**What is needed:** Retype the whole listing below, line for line, without changing a single character.
════
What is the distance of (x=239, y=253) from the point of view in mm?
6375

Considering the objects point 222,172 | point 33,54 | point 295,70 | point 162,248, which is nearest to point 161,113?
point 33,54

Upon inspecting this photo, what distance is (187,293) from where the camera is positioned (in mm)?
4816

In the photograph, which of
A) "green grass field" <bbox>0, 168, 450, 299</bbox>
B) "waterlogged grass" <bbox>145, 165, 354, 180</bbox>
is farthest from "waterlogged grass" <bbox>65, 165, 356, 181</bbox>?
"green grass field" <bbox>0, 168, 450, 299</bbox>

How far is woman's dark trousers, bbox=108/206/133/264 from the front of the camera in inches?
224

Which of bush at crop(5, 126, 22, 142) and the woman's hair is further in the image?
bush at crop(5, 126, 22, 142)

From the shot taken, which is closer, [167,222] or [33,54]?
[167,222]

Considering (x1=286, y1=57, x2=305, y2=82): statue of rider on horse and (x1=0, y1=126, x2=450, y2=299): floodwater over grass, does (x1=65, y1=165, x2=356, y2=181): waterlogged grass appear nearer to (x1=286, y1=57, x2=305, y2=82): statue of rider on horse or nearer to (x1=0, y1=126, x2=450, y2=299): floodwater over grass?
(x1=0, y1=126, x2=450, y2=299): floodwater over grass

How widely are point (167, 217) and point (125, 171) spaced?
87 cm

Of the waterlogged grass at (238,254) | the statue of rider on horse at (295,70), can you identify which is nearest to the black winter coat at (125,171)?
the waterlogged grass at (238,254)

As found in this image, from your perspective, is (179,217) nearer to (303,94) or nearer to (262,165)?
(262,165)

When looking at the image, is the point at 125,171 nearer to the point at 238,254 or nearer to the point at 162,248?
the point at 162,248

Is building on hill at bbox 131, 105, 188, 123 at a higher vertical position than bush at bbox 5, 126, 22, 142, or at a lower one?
════
**Solution for this task:**
What is the distance of (x=239, y=253) from the point of view in mm?
6375

Considering the objects point 222,172 | point 33,54 | point 295,70 | point 162,248, which is nearest to point 161,113?
point 33,54

Upon inspecting this photo, what distance is (187,293) from where the camera is positioned (in mm)?
4816

In the photograph, which of
A) "green grass field" <bbox>0, 168, 450, 299</bbox>
B) "waterlogged grass" <bbox>145, 165, 354, 180</bbox>
is farthest from "waterlogged grass" <bbox>65, 165, 356, 181</bbox>?
"green grass field" <bbox>0, 168, 450, 299</bbox>

How far is woman's dark trousers, bbox=108/206/133/264 from the front of the camera in inches?
224

Which of bush at crop(5, 126, 22, 142) and the woman's hair is further in the image?
bush at crop(5, 126, 22, 142)

From the shot taken, which is closer, [167,222] or [33,54]?
[167,222]

Considering (x1=286, y1=57, x2=305, y2=82): statue of rider on horse and (x1=0, y1=126, x2=450, y2=299): floodwater over grass, does (x1=65, y1=165, x2=356, y2=181): waterlogged grass appear nearer to (x1=286, y1=57, x2=305, y2=82): statue of rider on horse or nearer to (x1=0, y1=126, x2=450, y2=299): floodwater over grass?
(x1=0, y1=126, x2=450, y2=299): floodwater over grass

How widely are point (167, 217) and point (125, 171) spaced?
87 cm

Of the waterlogged grass at (238,254) | the statue of rider on horse at (295,70), can you identify which is nearest to the black winter coat at (125,171)?
the waterlogged grass at (238,254)

As found in this image, from your perspective, is (179,217) nearer to (303,94) or nearer to (262,165)?
(262,165)

When looking at the image, is the point at 125,171 nearer to the point at 238,254 or nearer to the point at 162,248?
the point at 162,248

Is building on hill at bbox 131, 105, 188, 123 at a higher vertical position than bush at bbox 5, 126, 22, 142, or at a lower one?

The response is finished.